** WHAT NEEDS TO BE DONE **
In the sampling script documentation, what is the default margin of error?

** PROVIDED PASSAGE **

This script calculates the ideal sample size and extracts the appropriate number of random rows from an input CSV file depending on the desired level of confidence, margin of error, and some random seed (with sensible default values). It also writes a log by default that provides evidence that neither the input nor the output files have been tempered with after the sample was taken.
To use this script, either use the compiled variant or call upon the Python script via Python3 from your terminal/console of choice.
Positional Arguments:
Argument | Effect |
---|---|
input_file | Input CSV file path |
Options:
Option | Effect |
---|---|
-h, --help | show this help message and exit |
--confidence CONFIDENCE, -c CONFIDENCE | Confidence level (default: 0.95) |
--margin-of-error MARGIN_OF_ERROR, -m MARGIN_OF_ERROR | Margin of error (default: 0.05) |
--output OUTPUT, -o OUTPUT | Output CSV file path |
--verbose, -v | Verbose mode |
--seed SEED, -s SEED | Random seed |
--language {en,de}, -l {en,de} | Language for output text (default: en) |
--log-to-shell | Print the log to the shell |
--no-log-to-file, -n | Do not print the log to a separate file. |
--dry-run, -d | Do not write to any files. |

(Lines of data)

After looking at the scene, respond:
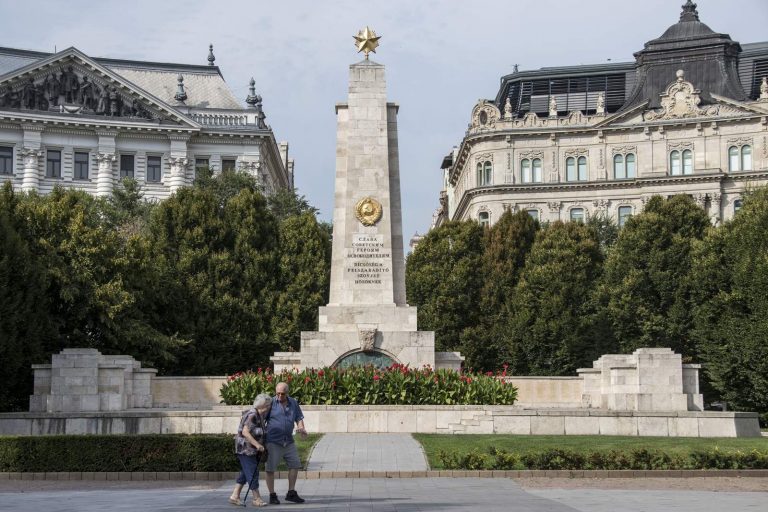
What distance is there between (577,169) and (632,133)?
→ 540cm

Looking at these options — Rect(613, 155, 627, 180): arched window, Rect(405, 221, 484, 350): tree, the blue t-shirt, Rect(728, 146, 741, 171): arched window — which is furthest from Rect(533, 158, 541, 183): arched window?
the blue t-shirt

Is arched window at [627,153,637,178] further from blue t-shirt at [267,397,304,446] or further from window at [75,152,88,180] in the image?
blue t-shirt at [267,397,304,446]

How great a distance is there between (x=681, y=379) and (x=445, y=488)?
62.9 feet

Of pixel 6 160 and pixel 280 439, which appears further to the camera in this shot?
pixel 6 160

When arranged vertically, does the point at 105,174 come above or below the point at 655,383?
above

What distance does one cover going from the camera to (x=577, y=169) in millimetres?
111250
---
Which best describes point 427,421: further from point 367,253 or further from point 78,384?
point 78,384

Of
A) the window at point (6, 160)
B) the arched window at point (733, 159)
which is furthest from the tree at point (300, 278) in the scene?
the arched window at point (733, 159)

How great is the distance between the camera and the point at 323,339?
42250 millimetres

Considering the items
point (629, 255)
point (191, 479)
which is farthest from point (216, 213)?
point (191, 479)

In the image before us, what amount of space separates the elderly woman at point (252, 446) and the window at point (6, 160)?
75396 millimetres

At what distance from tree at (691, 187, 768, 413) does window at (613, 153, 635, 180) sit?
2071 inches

** ANSWER FOR THIS EXERCISE **
0.05